Herr Kruithoff unterstreicht, in einer öffentlichen Sitzung werde er nicht über interne Personalangelegenheiten sprechen, diese seien grundsätzlich vertraulich zu behandeln. Sollte er Kenntnis von solchen Tendenzen erlangen, d. h. sollte es den Verdacht von Rassismus oder Sexismus geben, würde er dieses sehr ernst nehmen und verfolgen. Zur Klärung würden in einem solchen Fall Mitarbeiter*innen über den FD Personal zu Einzel- und Gruppengesprächen eingeladen. Gegebenenfalls werde ein Klärungsprozess unter Leitung eines externen Moderators angestrebt, um mögliche tieferliegende Probleme aufzuarbeiten.

 

2.    Notinseln für Kinder

 

Herr Kamer teilt mit, der Paritätische Kreisverband Emden und der Deutsche Kinderschutzbund - Ortsverband Emden - regen an, das Thema „Notinseln für Kinder“ noch einmal im Jugendhilfeausschuss zu thematisieren.
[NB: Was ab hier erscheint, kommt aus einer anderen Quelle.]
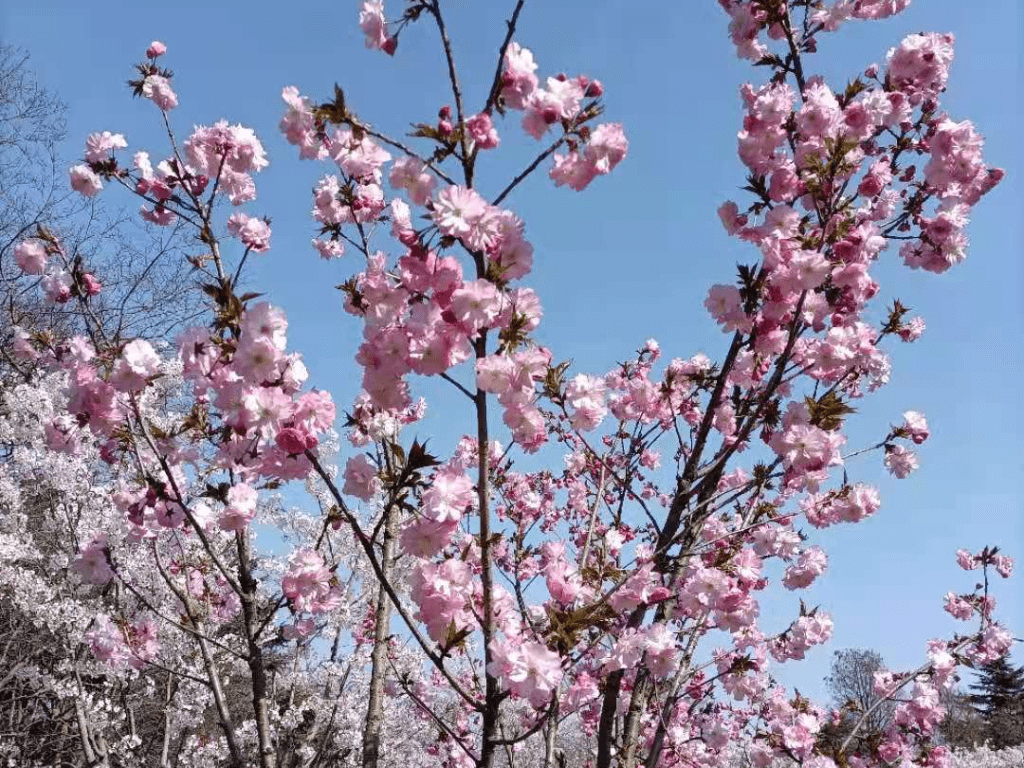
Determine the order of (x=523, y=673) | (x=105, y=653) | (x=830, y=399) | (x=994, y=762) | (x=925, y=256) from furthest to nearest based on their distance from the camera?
1. (x=994, y=762)
2. (x=105, y=653)
3. (x=925, y=256)
4. (x=830, y=399)
5. (x=523, y=673)

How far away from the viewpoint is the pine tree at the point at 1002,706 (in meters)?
27.4

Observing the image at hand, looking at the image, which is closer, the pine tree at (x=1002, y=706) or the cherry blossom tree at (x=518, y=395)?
the cherry blossom tree at (x=518, y=395)

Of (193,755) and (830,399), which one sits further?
(193,755)

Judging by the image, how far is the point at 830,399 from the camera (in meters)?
3.11

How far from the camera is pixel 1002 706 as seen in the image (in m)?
28.0

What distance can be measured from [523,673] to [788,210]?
2394mm

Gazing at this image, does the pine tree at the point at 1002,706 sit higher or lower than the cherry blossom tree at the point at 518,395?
higher

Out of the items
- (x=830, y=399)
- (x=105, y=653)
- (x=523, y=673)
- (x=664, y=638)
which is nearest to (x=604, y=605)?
(x=523, y=673)

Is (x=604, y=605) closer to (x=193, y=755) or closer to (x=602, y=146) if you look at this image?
(x=602, y=146)

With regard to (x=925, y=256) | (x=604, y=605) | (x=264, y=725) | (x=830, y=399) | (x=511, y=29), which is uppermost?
(x=925, y=256)

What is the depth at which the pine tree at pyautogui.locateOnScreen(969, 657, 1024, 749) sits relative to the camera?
2742 cm

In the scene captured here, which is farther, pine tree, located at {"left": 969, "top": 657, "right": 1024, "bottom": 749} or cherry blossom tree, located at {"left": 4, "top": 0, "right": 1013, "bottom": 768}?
pine tree, located at {"left": 969, "top": 657, "right": 1024, "bottom": 749}

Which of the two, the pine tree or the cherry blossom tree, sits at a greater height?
the pine tree

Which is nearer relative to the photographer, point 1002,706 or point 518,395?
point 518,395
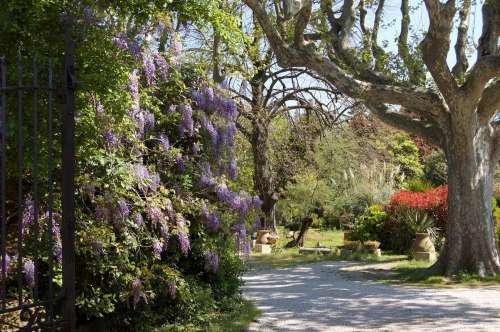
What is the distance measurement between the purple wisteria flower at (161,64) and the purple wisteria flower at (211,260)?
7.79 ft

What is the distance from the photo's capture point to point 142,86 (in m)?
8.17

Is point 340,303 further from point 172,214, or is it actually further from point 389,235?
point 389,235

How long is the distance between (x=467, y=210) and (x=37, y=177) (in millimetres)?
10548

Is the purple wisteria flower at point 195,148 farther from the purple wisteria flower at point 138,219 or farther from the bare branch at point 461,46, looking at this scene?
the bare branch at point 461,46

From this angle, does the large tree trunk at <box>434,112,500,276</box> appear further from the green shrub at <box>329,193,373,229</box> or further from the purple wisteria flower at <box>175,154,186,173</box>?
the green shrub at <box>329,193,373,229</box>

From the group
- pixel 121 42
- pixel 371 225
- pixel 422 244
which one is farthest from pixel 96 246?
pixel 371 225

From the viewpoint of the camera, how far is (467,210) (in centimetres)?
1369

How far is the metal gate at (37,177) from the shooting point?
4152 mm

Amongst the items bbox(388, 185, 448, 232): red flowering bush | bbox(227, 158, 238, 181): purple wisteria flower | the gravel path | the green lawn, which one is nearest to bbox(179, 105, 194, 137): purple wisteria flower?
bbox(227, 158, 238, 181): purple wisteria flower

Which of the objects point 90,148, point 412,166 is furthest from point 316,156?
point 90,148

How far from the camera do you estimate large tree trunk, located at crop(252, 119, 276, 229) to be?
2261cm

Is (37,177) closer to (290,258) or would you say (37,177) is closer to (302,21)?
(302,21)

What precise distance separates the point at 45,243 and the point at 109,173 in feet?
3.25

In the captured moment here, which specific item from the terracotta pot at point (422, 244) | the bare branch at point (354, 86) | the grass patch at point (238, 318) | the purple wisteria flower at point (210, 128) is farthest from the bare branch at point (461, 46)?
the grass patch at point (238, 318)
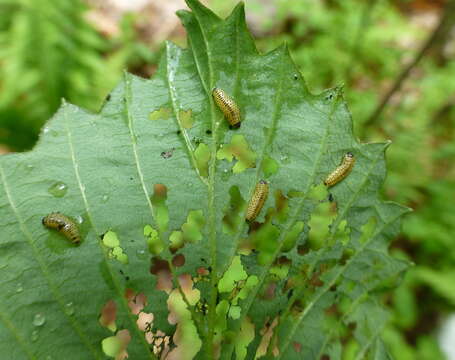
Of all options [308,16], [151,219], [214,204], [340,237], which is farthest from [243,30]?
[308,16]

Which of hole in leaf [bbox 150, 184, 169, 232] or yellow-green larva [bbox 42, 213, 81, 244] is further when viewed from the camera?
hole in leaf [bbox 150, 184, 169, 232]

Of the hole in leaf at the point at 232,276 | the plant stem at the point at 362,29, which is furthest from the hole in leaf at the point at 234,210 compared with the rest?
the plant stem at the point at 362,29

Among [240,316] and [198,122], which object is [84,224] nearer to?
[198,122]

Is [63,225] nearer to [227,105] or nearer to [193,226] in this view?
[193,226]

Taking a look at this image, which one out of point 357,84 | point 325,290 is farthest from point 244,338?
point 357,84

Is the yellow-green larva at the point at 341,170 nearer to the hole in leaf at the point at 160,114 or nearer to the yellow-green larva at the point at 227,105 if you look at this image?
the yellow-green larva at the point at 227,105

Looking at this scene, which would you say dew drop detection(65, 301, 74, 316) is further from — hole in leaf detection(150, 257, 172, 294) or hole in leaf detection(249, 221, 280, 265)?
hole in leaf detection(249, 221, 280, 265)

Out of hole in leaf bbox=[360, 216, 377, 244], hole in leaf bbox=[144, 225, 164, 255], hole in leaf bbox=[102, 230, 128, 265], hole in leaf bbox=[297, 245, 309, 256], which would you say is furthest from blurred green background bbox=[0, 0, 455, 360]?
hole in leaf bbox=[102, 230, 128, 265]
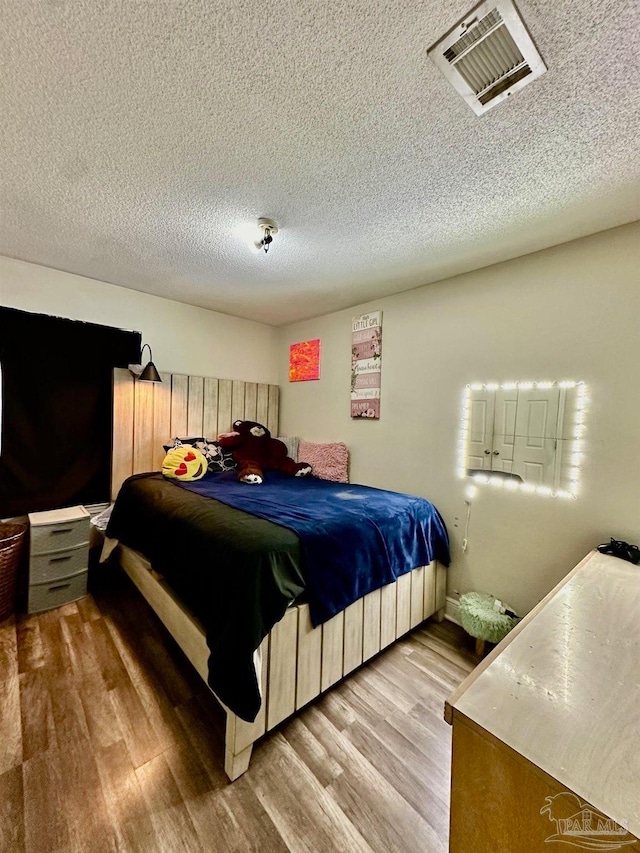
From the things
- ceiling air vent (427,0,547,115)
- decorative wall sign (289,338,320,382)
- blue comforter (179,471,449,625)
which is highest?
ceiling air vent (427,0,547,115)

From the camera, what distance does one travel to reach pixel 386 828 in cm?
109

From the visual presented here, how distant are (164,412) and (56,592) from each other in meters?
1.51

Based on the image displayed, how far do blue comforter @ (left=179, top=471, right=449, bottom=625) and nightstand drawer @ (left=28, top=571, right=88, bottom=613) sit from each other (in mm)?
990

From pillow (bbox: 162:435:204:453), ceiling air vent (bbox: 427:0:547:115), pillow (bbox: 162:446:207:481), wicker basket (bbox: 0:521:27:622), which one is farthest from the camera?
pillow (bbox: 162:435:204:453)

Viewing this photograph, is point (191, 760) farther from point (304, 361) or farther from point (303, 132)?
point (304, 361)

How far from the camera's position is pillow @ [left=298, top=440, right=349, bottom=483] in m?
A: 2.95

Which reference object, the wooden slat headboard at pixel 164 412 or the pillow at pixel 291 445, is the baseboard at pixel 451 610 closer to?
the pillow at pixel 291 445

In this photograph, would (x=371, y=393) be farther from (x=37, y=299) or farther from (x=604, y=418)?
(x=37, y=299)

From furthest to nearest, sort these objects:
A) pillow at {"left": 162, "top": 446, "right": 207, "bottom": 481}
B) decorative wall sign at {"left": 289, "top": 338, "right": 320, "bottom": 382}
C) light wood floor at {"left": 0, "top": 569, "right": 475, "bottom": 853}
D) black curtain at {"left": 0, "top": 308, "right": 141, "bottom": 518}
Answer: decorative wall sign at {"left": 289, "top": 338, "right": 320, "bottom": 382} → pillow at {"left": 162, "top": 446, "right": 207, "bottom": 481} → black curtain at {"left": 0, "top": 308, "right": 141, "bottom": 518} → light wood floor at {"left": 0, "top": 569, "right": 475, "bottom": 853}

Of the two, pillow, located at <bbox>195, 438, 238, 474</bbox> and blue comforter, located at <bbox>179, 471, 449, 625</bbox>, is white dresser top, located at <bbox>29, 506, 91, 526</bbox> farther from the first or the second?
pillow, located at <bbox>195, 438, 238, 474</bbox>

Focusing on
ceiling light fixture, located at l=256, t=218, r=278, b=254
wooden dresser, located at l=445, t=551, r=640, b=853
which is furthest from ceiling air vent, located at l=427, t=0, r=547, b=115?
wooden dresser, located at l=445, t=551, r=640, b=853

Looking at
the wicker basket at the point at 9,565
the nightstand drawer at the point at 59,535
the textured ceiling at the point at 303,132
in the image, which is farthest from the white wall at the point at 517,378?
the wicker basket at the point at 9,565

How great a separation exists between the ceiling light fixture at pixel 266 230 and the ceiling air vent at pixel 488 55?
3.26 feet

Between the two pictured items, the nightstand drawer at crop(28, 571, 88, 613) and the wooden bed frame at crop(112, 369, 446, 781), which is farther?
the nightstand drawer at crop(28, 571, 88, 613)
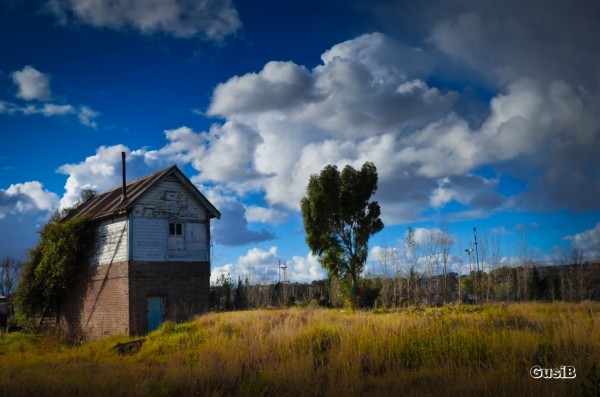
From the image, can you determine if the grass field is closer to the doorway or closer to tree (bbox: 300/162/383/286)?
the doorway

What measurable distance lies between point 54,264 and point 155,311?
270 inches

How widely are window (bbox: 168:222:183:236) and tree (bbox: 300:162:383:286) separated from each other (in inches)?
423

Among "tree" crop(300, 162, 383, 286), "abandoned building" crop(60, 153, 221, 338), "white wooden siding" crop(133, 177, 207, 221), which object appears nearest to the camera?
"abandoned building" crop(60, 153, 221, 338)

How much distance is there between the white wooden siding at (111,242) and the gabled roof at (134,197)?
51 centimetres

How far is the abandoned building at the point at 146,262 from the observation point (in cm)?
2123

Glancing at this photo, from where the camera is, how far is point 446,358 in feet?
30.5

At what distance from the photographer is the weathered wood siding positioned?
21891 mm

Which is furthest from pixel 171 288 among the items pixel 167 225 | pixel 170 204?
pixel 170 204

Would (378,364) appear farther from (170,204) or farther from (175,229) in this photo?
(170,204)

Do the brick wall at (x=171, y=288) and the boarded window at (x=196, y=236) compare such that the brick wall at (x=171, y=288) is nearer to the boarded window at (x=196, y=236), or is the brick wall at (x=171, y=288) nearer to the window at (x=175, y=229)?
the boarded window at (x=196, y=236)

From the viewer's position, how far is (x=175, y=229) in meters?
23.2

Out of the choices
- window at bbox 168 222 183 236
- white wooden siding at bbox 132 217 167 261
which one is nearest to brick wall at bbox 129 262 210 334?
white wooden siding at bbox 132 217 167 261

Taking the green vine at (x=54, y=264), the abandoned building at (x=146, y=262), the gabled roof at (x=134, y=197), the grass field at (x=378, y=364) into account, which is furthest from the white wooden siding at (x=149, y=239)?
the grass field at (x=378, y=364)

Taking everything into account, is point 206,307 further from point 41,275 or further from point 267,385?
point 267,385
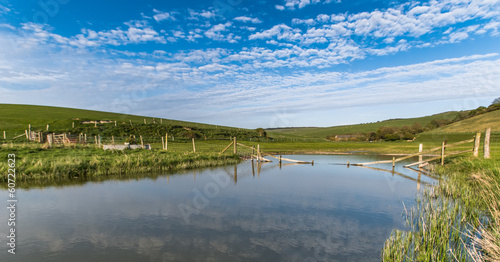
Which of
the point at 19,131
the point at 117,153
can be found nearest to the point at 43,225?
the point at 117,153

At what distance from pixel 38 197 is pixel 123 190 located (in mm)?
3937

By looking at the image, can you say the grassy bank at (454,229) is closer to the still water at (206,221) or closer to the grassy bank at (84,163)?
the still water at (206,221)

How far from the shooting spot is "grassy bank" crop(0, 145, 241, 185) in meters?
A: 18.1

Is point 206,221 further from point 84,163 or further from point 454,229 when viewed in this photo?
point 84,163

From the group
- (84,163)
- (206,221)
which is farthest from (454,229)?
(84,163)

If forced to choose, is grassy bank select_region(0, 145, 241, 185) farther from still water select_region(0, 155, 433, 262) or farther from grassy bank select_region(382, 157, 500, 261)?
grassy bank select_region(382, 157, 500, 261)

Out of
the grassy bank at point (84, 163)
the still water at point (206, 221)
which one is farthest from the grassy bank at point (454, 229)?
the grassy bank at point (84, 163)

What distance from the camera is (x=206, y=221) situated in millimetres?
10586

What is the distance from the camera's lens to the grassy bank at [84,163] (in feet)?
59.4

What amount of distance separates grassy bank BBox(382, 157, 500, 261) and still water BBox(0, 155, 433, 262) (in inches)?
32.2

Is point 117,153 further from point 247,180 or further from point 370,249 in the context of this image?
point 370,249

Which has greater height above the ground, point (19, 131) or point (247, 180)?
point (19, 131)

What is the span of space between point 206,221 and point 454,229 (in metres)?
8.34

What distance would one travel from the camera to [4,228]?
9.52 metres
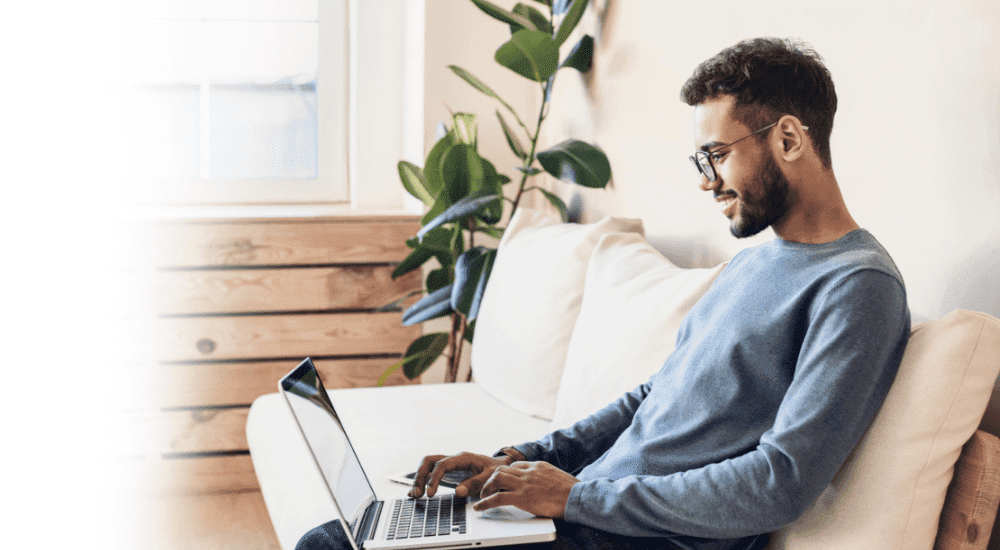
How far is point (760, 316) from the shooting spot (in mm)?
924

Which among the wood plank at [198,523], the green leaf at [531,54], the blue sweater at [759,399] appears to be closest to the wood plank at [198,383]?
the wood plank at [198,523]

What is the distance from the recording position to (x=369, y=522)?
1.02 meters

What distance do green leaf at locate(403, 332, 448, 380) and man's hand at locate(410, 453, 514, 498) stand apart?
124 centimetres

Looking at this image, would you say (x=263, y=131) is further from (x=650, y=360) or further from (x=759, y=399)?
(x=759, y=399)

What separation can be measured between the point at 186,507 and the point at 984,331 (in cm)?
216

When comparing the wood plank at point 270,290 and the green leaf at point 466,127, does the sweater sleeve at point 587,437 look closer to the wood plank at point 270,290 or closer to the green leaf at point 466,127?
the green leaf at point 466,127

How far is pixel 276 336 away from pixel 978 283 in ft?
6.34

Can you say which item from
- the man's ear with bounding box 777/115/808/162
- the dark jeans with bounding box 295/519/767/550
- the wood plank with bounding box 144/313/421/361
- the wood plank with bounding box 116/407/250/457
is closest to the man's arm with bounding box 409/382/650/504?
the dark jeans with bounding box 295/519/767/550

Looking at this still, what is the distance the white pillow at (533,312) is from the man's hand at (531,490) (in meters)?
0.71

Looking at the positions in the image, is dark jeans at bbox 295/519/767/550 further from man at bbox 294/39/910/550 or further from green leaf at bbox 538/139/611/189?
green leaf at bbox 538/139/611/189

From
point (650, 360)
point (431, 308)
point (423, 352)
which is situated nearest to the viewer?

Notinseln schaffen für Kinder, die sich bedroht fühlen und Hilfe benötigen, einen Zufluchtsort, an dem ihnen geholfen werde. Aufgrund des Mordfalls an einem 11-jährigen Mädchen in Emden im Jahr 2012 seien solche Notinseln initiiert und implementiert worden. Wichtig sei es, die Gesellschaft auf diese Notinseln aufmerksam zu machen und die Geschäftsleute in Emden erneut dafür zu sensibilisieren.

 

Frau Meinen unterstreicht die Wichtigkeit der Notinseln und die Thematisierung im Jugendhilfeausschuss. Der Kinderschutzbund in Emden erstelle diesbezüglich derzeit einen Flyer zur Verteilung an die Emder Geschäfte.

 

Herr Kruithoff gibt an, anhand eines Logos werde bei den Geschäften auf eine Notinsel für Kinder hingewiesen. Die Anregung werde über das Protokoll an den FB 600 weitergegeben.